■ Request 1:
Copy everything from "Given the fuss" down to "should be fine." in the climbing forum thread.
■ Request 2:
Translate this sentence from the climbing forum thread into Spanish: "He didn't get that clear support but went ahead anyway."

There is an unofficial concensus though (bolting etc). This action has not sought to reach any such agreement.

> It's his action, his decision

Yes, but he started the other thread (presumably) to gain clear support for his intended action. He didn't get that clear support but went ahead anyway.
Dave Hunter, Rock + Run 03 Sep 2004
In reply to WB:

You could borrow his large cams from Outside, as suggested in the OP
 tobyfk 03 Sep 2004
In reply to Mick - Rockfax USA:

> I think it is important to understand that there never has been an official consensus on anything that happens out at the crags. People do something and people either acccept it or disagree with it.

Well said, Mick. Though I think that may be only 95% correct. Some of the 'bolt agreements' in the UK were I think coordinated by BMC groups, weren't they? Hard to imagine them doing more than expelling hot air on an issue like this one though.
 tobyfk 03 Sep 2004
In reply to WB:

> I am disappointed with the action taken. I had intended to lead this route next weekend, and not having a large cam, was intending on using the choke for protection. I guess I will have to re-think my plans.

Given the fuss that's been generated I'd imagine half of Sheffield will be there over the weekend with any number of large cams/ replacement chocks/ opinions ... so you should be fine.
 WB 03 Sep 2004
In reply to Dave Hunter, Rock + Run:
I was assuming i could only borrow them after the 28th of september.

■ Records provided:
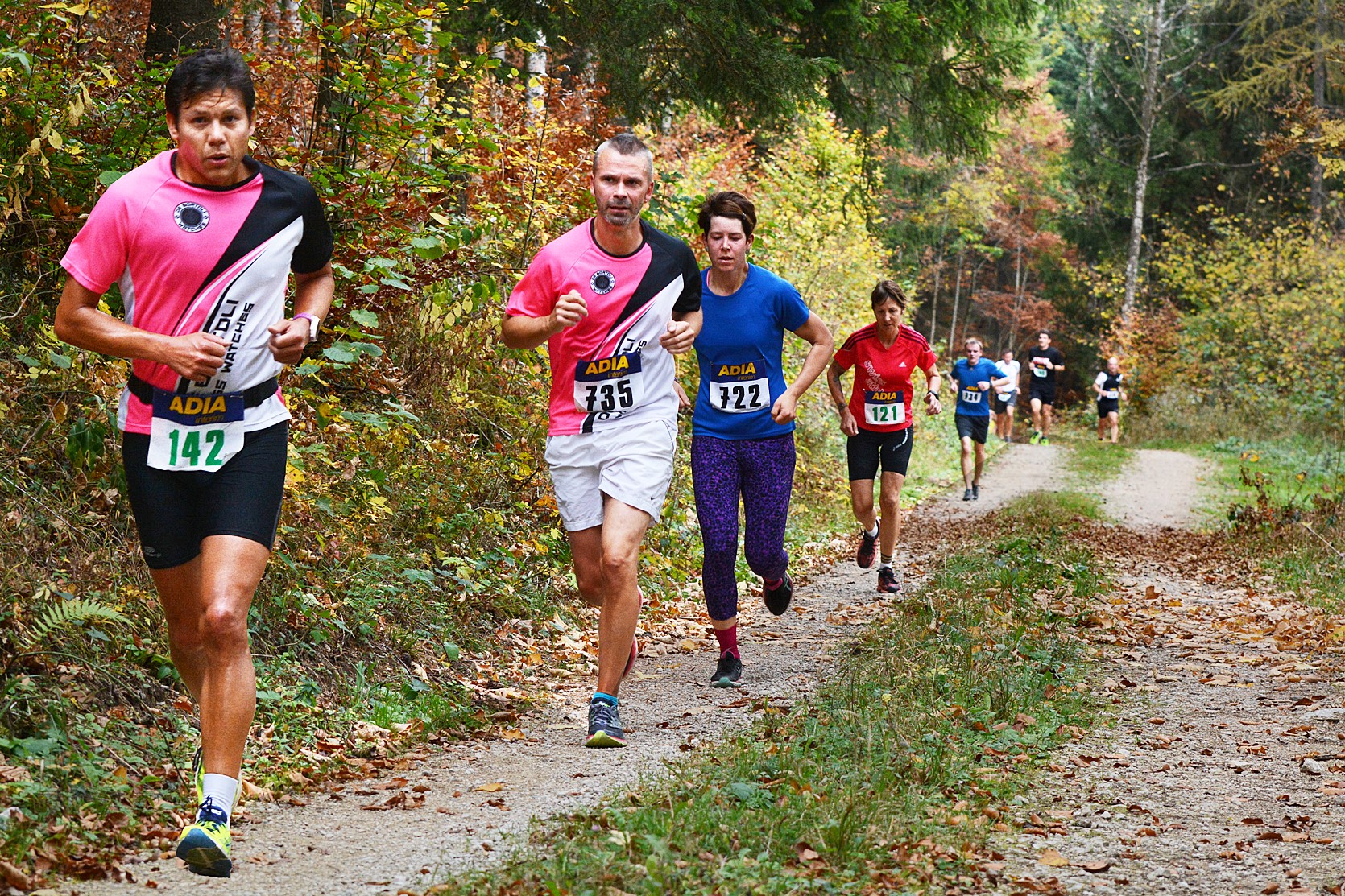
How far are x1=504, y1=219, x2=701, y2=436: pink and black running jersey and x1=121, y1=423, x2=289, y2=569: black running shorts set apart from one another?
178cm

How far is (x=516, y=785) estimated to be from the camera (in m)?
4.92

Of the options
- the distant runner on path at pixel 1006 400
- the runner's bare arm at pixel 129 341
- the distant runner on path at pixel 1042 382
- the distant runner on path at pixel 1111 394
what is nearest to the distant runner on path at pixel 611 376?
the runner's bare arm at pixel 129 341

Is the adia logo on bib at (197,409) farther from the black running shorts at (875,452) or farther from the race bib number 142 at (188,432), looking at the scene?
the black running shorts at (875,452)

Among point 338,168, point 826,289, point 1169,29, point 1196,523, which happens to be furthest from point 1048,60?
point 338,168

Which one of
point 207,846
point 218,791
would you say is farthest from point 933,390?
point 207,846

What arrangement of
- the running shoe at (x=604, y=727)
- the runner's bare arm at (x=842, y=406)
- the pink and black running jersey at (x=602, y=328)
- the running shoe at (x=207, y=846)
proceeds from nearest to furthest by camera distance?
the running shoe at (x=207, y=846)
the running shoe at (x=604, y=727)
the pink and black running jersey at (x=602, y=328)
the runner's bare arm at (x=842, y=406)

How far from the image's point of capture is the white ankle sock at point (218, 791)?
3.86 meters

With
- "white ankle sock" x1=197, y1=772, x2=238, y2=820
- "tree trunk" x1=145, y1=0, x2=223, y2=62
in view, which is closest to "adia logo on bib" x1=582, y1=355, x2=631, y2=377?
"white ankle sock" x1=197, y1=772, x2=238, y2=820

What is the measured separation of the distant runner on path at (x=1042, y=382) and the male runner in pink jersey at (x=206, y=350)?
24.5 metres

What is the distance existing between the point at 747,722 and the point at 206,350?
3.18 m

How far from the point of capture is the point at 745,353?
22.6 feet

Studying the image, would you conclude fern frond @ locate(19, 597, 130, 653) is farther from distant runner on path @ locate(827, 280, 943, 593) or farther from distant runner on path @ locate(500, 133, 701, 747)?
distant runner on path @ locate(827, 280, 943, 593)

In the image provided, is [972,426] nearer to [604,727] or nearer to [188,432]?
[604,727]

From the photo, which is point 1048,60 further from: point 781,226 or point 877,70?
point 877,70
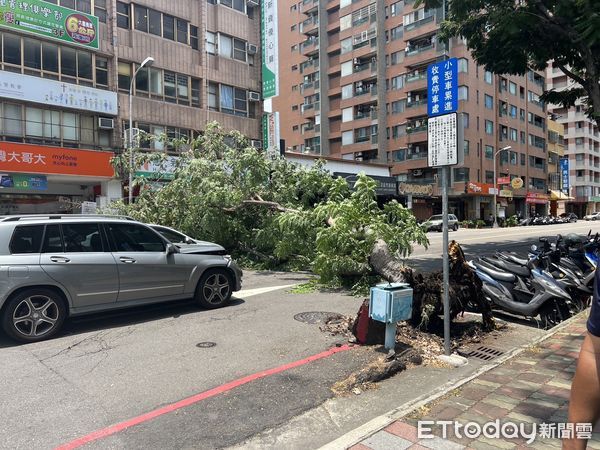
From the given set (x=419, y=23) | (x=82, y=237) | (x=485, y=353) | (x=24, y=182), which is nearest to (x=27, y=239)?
(x=82, y=237)

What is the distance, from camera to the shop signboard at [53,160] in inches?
838

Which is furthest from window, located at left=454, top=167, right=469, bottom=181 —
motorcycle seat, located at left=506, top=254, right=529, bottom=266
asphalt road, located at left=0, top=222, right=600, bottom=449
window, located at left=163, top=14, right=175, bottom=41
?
asphalt road, located at left=0, top=222, right=600, bottom=449

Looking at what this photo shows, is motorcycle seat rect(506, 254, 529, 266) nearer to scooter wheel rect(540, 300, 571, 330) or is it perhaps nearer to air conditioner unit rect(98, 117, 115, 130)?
scooter wheel rect(540, 300, 571, 330)

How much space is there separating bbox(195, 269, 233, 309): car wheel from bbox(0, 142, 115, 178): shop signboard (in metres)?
14.6

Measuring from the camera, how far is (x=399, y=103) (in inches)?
2058

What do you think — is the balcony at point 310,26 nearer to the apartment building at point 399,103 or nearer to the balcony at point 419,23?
Result: the apartment building at point 399,103

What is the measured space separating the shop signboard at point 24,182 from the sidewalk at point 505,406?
23340 millimetres

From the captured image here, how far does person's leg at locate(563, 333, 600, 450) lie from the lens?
2.39 meters

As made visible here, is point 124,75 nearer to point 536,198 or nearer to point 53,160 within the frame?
point 53,160

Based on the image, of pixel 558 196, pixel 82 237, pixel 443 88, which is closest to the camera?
pixel 443 88

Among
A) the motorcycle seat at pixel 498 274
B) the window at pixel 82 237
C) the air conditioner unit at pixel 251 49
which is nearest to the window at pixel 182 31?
the air conditioner unit at pixel 251 49

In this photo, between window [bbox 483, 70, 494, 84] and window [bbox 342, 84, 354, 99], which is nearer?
window [bbox 483, 70, 494, 84]

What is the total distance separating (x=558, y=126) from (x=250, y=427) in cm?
8302

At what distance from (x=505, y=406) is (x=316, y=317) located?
12.7ft
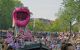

■ Exercise answer 1:
Given the fuss that's been generated I'd imagine half of Sheffield will be there over the weekend with any number of large cams/ replacement chocks/ opinions ... so you should be fine.

■ Exercise answer 2:
No consiguió ese apoyo claro, pero siguió adelante de todos modos.